The upcoming Warcraft movie—an epic fantasy drawn from one of the most popular video game franchises in history—doesn't have to be great. It just has to be better than the next biggest action-tastic blockbuster scheduled for June 10, 2016.
Think of it as a little like the two campers chased by a bear (the bear, in this case, symbolizing critical presumptions that any film based on a video game must by definition be dreadful): you don't have to beat the bear, you just have to outrun the next guy. What do we know about the film so far, aside from the fact that its fellow runners-from-bear include an Angry Birds film, a Ratchet & Clank film and an Uncharted film? Here's the breakdown:
It's been in the offing for nearly a decade
That's the nature of projects like these: sometimes they bounce all over creation before coming to fruition. Blizzard announced plans to develop a live-action Warcraft film back in May 2006. The film resurfaced intermittently, in various stages of development, for years after, but didn't really move forward until 2013, when Blizzard announced it had brought esteemed filmmaker Duncan Jones onboard.
Its director's last two films were solid
We can thank Warcraft director Duncan Jones for both 2009's Moon and 2011's Source Code, two totally different (one introspective, the other a little gonzo) science fiction films that had one thing in common: they didn't suck. Jones seems a deft hand both behind the camera and in front of a word processor (he wrote the story for Moon, and co-wrote the screenplay for Warcraft).
Jones surfaced on the project after Blizzard parted ways with the film's former director, Evil Dead's Sam Raimi. Blizzard's properties couldn't be less in his wheelhouse, tonally and historically speaking, but he's a coup (for Blizzard) by any measure.
And Jones seems to understand a crucial tenet of contemporary filmmaking
"I hear this 'CGI in film sucks,' mantra again & again," wrote Duncan a few months ago on Twitter, rejecting the blanket claim that computer generated imagery wrecks movies. "It doesn't," he continued, arguing that "It's a tool like any other. It can be done well & it can be done shit. The best CGI has you forgetting its CGI, and accepting the visual as whatever it is supposed to be. Like props. No one has an issue with 'props' in film, do they?"
Blizzard's own Chris Metzen wrote the story
Metzen is to Blizzard as George Lucas to the Star Wars saga: the world-builder responsible for Blizzard's iconic Warcraft, Diablo and StarCraft narrative universes.
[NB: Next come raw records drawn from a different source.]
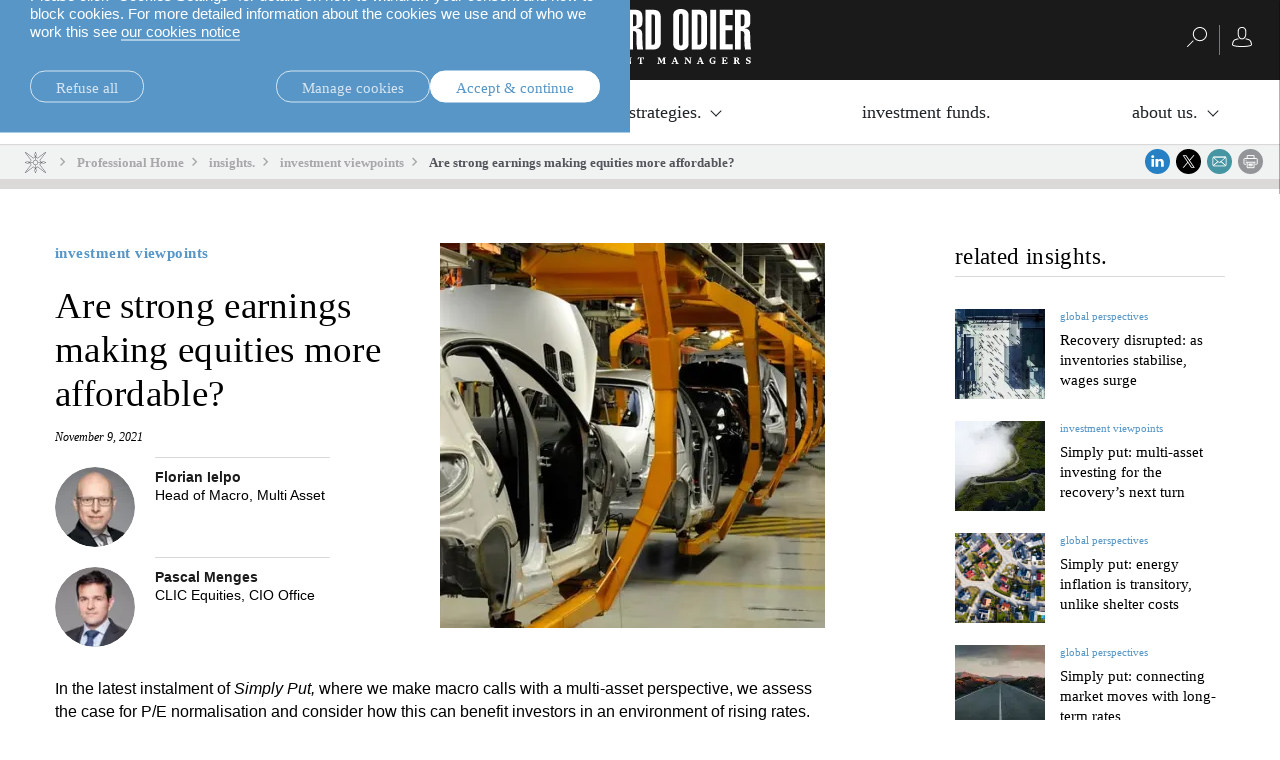

--- FILE ---
content_type: text/javascript
request_url: https://am.lombardodier.com/modules/jahia-lodh-cookie-consents/javascript/build/lodh-cookie-consents-loading.min.js?v=1.3.1
body_size: 629
content:
(o=>{o.Types={ANALYTICS:"analytics",MARKETING:"marketing",USER_DATA:"user_data",PERSONALIZATION:"personalization"},o.COOKIES_NAMES={CONSENT_ACCEPTED:o.customConsentCookieName||"lo-cookie-consent",TYPE_ENABLED_PREFIX:"lo-cookie-type-"},o.COOKIES_VALUES={TRUE:"true",ENABLED:"enabled",DISABLED:"disabled"},o.CM_TYPES={AD_PERSONALIZATION:{name:"ad_personalization",event:"adPersonalizationGranted"},AD_STORAGE:{name:"ad_storage",event:"adStorageGranted"},AD_USER_DATA:{name:"ad_user_data",event:"adUserDataGranted"},ANALYTICS_STORAGE:{name:"analytics_storage",event:"analyticsStorageGranted"}},o.CM_VALUES={GRANTED:"granted",DENIED:"denied"},o.CM_MAPPINGS={},o.CM_MAPPINGS[o.Types.ANALYTICS]=[o.CM_TYPES.ANALYTICS_STORAGE],o.CM_MAPPINGS[o.Types.MARKETING]=[o.CM_TYPES.AD_STORAGE],o.CM_MAPPINGS[o.Types.USER_DATA]=[o.CM_TYPES.AD_USER_DATA],o.CM_MAPPINGS[o.Types.PERSONALIZATION]=[o.CM_TYPES.AD_PERSONALIZATION];let E=[],t=(Object.values(o.Types).forEach(function(e){E[e]=[]}),o.execute=function(e,n){n&&(o.isTypeEnabled(e)?n():E[e].push(n))},[]),A=(Object.values(o.Types).forEach(function(e){var n=window.Cookies.get(o.COOKIES_NAMES.TYPE_ENABLED_PREFIX+e);t[e]=null==n?void 0:n==o.COOKIES_VALUES.ENABLED}),o.isTypeEnabled=function(e){return t[e]},o.updateTypeEnabled=function(e,n){if(t[e]=n){for(var a of E[e])a();E[e].length=0}},o.hasConsented=function(){if(window.Cookies.get(o.COOKIES_NAMES.CONSENT_ACCEPTED)!=o.COOKIES_VALUES.TRUE)return!1;{let n=!0;return Object.values(o.Types).forEach(function(e){n=n&&null!=o.isTypeEnabled(e)}),n}},window.dataLayer=window.dataLayer||[],o.gtag=function(){console.log("[Consent Mode] gtag",arguments),window.dataLayer.push(arguments)},{}),S=o.hasConsented();Object.values(o.Types).forEach(function(e){var n=o.CM_MAPPINGS[e];if(n){var a,E=S&&o.isTypeEnabled(e)?o.CM_VALUES.GRANTED:o.CM_VALUES.DENIED;for(a of n)A[a.name]=E}}),o.gtag("consent","default",A)})((window.LO=window.LO||{},window.LO.Cookies=window.LO.Cookies||{}));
It's his story vision that Jones and co-screenwriter Charles Leavitt (Blood Diamond) distilled into the film's script.
How excited should that make you? If you're not a Warcraft wonk, it's impossible to say. And if you are, ask yourself this: How excited have you been about the frame stories (not the gameplay) that Blizzard's been telling in these games for the past two decades?
It's about orcs fighting humans
Blizzard's first Warcraft game was called Warcraft: Orcs & Humans. That pretty well sums up the film's elevator pitch: humans versus orcs! (Or "the alliance" versus "the horde," in Warcraft-speak.)
Okay, so with Jones attached, we'll hopefully get a bit more storytelling subtlety than the games provide, ideally something more introspective and character-driven that capitalizes on Warcraft's basic two-sided racism trope.
It has a few female actors, but the cast is mostly guys
It looks like Paula Patton (Déjà Vu, Mission: Impossible Ghost Protocol) and Ruth Negga (Breakfast on Pluto, Marvel's Agents of S.H.I.E.L.D.) are the only two women of note. If you want to see a bunch of guys getting their Gladiator on, on the other hand, box presumably checked.
The guy who scored HBO's Game of Thrones is doing the music
That would be Ramin Djawadi, also known (and respected) for his work on films like Blade: Trinity, Iron Man and Pacific Rim, as well as TV shows like Prison Break and Person of Interest.
It was originally due this December
We can thank Star Wars: The Force Awakens for Warcraft's bump to mid-2016 (not the film's production—filming itself ended back in May 2014). Not even an estimated $100 million film based on a video gaming juggernaut (the highest grossing game of all time, with revenue eclipsing the highest grossing films of all time) could stand against Disney's upcoming take on a galaxy far, far away.